→ **PROBLEM DESCRIPTION**: Please restate the records that follow exactly, skipping their images.

→ **DATA SHOWN**:
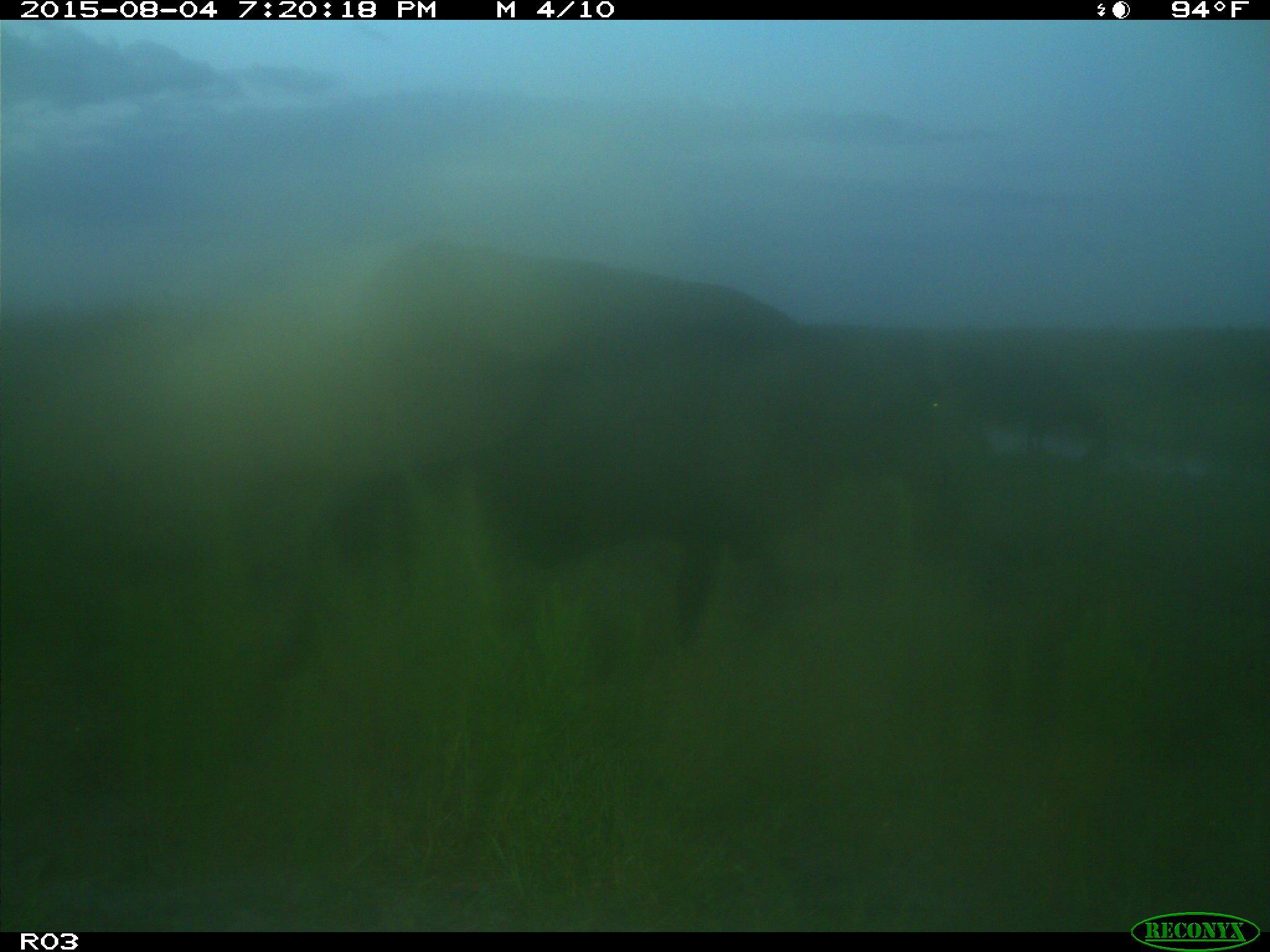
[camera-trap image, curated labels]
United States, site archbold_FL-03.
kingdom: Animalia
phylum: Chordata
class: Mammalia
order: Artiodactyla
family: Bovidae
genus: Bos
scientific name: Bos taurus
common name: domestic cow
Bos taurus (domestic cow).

→ **EXERCISE RESPONSE**:
[camera-trap image, curated labels]
United States, site archbold_FL-03.
kingdom: Animalia
phylum: Chordata
class: Mammalia
order: Artiodactyla
family: Bovidae
genus: Bos
scientific name: Bos taurus
common name: domestic cow
Bos taurus (domestic cow).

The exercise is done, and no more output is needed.